In connection with the completion of the business combination, Tailwind Two has been renamed Terran Orbital Corporation (the "Company") and its common stock and warrants are expected to commence trading on the New York Stock Exchange on March 28, 2022 under the ticker symbols "LLAP" and "LLAP WS," respectively.
"We are pleased to have completed our business combination with Terran Orbital as they bring their market leading, innovative small satellites and earth observation solutions to scale," said Phillip Krim, Chairman of Tailwind Two. "Marc Bell and his team have a significant technological moat, supported by expected build rates of over 1,000 satellites and space vehicles annually as data demands from governments and corporations accelerate over the next decade. We look forward to continuing to work with the entire Terran Orbital team in the years ahead."
"We are well-positioned to accelerate our growth strategy as a result of this business combination," said Marc Bell, Co-Founder, Chairman and CEO of Terran Orbital. "The capital raised through this transaction along with our new access to the public markets will enable us to continue to expand upon our manufacturing capabilities and launch one of the most advanced earth observation constellations of small satellites on the planet."

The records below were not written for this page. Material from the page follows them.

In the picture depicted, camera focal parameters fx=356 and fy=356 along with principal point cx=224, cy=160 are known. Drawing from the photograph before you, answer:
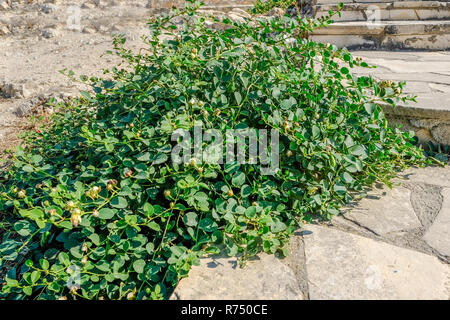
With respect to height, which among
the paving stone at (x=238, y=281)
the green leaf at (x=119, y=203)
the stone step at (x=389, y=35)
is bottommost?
the paving stone at (x=238, y=281)

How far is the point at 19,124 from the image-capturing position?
3070mm

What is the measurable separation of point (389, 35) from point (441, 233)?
3.27m

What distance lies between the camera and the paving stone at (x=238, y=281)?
116 centimetres

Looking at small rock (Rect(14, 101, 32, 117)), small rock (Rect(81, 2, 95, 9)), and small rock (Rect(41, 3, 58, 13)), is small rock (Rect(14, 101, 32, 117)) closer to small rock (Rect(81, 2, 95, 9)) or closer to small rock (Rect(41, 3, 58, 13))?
small rock (Rect(41, 3, 58, 13))

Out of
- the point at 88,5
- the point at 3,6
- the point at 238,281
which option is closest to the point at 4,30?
the point at 3,6

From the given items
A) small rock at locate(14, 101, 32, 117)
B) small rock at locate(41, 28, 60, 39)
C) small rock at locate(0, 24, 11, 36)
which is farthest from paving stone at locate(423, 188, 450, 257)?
small rock at locate(0, 24, 11, 36)

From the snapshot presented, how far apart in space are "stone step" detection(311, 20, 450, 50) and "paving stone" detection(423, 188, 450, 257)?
9.71 ft

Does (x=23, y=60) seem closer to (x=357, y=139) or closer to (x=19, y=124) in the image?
(x=19, y=124)

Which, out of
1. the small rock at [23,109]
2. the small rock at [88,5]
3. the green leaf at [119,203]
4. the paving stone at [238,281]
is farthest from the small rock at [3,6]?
the paving stone at [238,281]

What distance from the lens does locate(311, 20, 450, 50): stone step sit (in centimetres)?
396

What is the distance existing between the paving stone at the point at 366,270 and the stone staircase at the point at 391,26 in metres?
3.25

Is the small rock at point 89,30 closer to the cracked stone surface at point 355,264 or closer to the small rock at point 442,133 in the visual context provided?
the small rock at point 442,133

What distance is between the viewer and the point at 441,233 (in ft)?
4.71
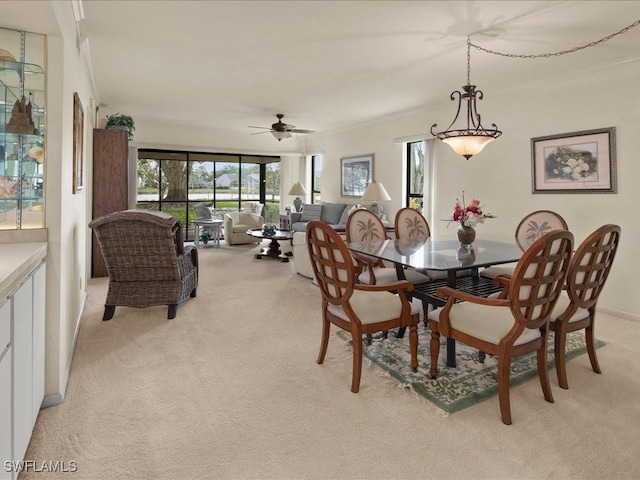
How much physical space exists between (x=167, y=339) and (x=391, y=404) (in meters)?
1.83

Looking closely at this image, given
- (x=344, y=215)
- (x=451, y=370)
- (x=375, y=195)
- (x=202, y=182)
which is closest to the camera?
(x=451, y=370)

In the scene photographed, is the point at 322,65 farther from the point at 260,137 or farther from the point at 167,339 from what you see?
the point at 260,137

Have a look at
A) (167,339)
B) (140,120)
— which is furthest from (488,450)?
(140,120)

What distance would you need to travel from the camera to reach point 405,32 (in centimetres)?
307

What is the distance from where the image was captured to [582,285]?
7.41ft

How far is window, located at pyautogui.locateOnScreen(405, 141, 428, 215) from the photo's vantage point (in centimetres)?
638

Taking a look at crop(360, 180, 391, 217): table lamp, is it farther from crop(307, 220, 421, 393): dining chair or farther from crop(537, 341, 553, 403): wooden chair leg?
crop(537, 341, 553, 403): wooden chair leg

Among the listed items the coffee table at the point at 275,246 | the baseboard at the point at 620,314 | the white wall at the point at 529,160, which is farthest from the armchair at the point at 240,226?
the baseboard at the point at 620,314

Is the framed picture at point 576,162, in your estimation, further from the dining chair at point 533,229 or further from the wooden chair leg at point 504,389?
the wooden chair leg at point 504,389

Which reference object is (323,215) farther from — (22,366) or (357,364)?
(22,366)

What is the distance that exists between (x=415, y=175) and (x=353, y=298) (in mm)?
4583

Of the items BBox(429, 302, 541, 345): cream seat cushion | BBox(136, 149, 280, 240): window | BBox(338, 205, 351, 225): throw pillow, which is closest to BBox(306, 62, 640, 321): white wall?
BBox(338, 205, 351, 225): throw pillow

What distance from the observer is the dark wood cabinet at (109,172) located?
15.8ft

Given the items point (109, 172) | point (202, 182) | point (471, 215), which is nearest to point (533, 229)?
point (471, 215)
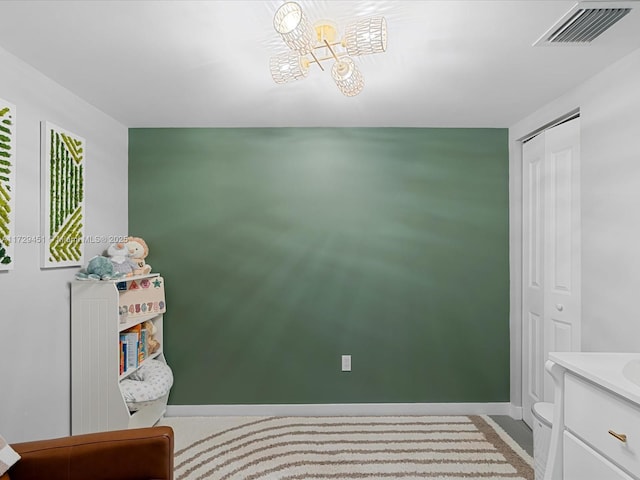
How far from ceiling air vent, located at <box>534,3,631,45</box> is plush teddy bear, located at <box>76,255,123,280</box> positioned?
109 inches

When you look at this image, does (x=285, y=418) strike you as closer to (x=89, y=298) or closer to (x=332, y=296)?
(x=332, y=296)

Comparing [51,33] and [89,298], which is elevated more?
[51,33]

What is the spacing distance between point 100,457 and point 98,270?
1.40 m

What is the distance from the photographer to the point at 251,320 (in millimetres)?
3654

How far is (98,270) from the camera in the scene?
2.88 meters

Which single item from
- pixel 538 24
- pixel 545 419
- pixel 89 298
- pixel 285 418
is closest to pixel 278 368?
pixel 285 418

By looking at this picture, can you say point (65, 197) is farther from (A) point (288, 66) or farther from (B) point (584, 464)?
(B) point (584, 464)

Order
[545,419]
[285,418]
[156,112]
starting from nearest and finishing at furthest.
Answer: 1. [545,419]
2. [156,112]
3. [285,418]

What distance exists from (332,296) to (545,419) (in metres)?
1.80

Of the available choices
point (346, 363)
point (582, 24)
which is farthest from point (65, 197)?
point (582, 24)

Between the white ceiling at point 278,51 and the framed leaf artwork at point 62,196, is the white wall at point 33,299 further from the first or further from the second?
the white ceiling at point 278,51

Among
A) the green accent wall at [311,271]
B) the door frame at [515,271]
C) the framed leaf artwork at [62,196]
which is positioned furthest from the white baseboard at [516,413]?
the framed leaf artwork at [62,196]

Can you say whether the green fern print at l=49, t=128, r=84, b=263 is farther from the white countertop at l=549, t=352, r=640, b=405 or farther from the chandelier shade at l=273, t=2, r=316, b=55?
the white countertop at l=549, t=352, r=640, b=405

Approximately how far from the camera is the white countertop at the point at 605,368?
1437 millimetres
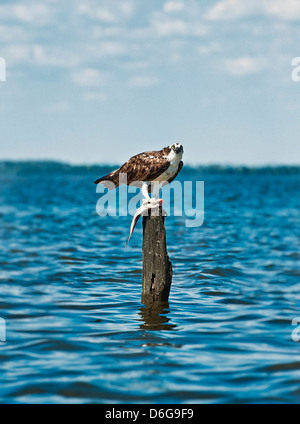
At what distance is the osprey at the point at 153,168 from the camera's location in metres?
11.0

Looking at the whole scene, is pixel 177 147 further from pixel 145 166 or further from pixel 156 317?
pixel 156 317

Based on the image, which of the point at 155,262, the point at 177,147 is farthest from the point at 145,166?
the point at 155,262

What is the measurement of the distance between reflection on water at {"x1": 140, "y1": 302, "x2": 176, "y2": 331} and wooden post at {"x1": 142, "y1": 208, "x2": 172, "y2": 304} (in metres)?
0.15

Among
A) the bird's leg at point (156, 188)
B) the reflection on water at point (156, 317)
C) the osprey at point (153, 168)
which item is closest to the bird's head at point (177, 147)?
the osprey at point (153, 168)

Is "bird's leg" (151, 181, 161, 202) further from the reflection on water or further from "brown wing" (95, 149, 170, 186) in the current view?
the reflection on water

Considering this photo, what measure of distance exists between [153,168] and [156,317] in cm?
288

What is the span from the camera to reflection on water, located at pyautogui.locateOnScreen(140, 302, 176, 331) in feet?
33.5

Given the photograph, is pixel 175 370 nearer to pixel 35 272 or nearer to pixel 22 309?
pixel 22 309

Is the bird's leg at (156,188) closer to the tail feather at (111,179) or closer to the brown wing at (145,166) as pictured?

As a result of this transaction, the Company received approximately $255.4 million of gross proceeds, comprised of $80.2 million of gross equity proceeds from Tailwind Two's cash-in-trust ($29.4 million) and a private placement ("PIPE") of ordinary shares ($50.8 million) with participation from AE Industrial Partners, long-term Terran Orbital investor Beach Point Capital, Daniel Staton, Lockheed Martin and Fuel Venture Capital, and $175.3 million of gross debt financings provided by Francisco Partners, Beach Point Capital and Lockheed Martin, including in each case debt capital advances funded on November 24, 2021 and March 9, 2022.
In connection with the closing of the transaction, and assuming all transactions closed on December 31, 2021, the Company would have started the year 2022 with $100.8 million of cash on hand, a debt balance of approximately $175.6 million and issued and outstanding shares of common stock of 137,295,455 (and 154,778,461 including "in-the-money" vested and unvested RSUs and Options, assuming a $10.00 stock price). Existing Terran Orbital shareholders rolled 100% of their equity into the combined company and retained 82.1% of the outstanding common stock (and 84.1% including the "in-the-money" RSUs and options).
Prior to closing of this transaction, the maximum redemption condition previously disclosed on March 15, 2022 as a condition to the closing of the merger and the funding provided by Francisco Partners was waived by the respective parties. In addition, a third-party holder of Tailwind Two shares agreed to reverse its redemption of approximately one million shares in consideration for certain cash payments from the sponsor of Tailwind Two.